> _Job_
Can you copy every item below word for word, leaving the pictures out of your answer?

> _Input rows_
>> Start

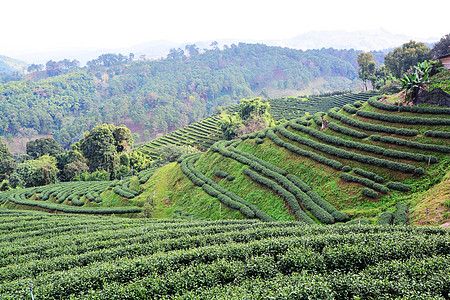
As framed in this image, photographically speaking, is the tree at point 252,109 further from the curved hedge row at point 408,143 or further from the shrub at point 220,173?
the curved hedge row at point 408,143

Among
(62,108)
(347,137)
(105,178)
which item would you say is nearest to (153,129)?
(62,108)

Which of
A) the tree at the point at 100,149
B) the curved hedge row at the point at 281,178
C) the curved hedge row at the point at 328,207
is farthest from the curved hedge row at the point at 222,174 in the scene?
the tree at the point at 100,149

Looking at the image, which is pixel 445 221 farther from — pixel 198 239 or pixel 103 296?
pixel 103 296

>> End

> _Solution below_
As framed in this image, photographically speaking, is the tree at point 252,109 further from the curved hedge row at point 408,143 or further from the shrub at point 220,173?
the curved hedge row at point 408,143

Among
(62,108)
(347,137)
(105,178)
which item would you say is nearest to (153,129)?
(62,108)

Which of
A) the tree at the point at 100,149
B) the curved hedge row at the point at 281,178
C) the curved hedge row at the point at 328,207
is farthest from the curved hedge row at the point at 222,174 in the scene?
the tree at the point at 100,149

Looking at the image, which is pixel 445 221 farther from — pixel 198 239 or pixel 103 296?
pixel 103 296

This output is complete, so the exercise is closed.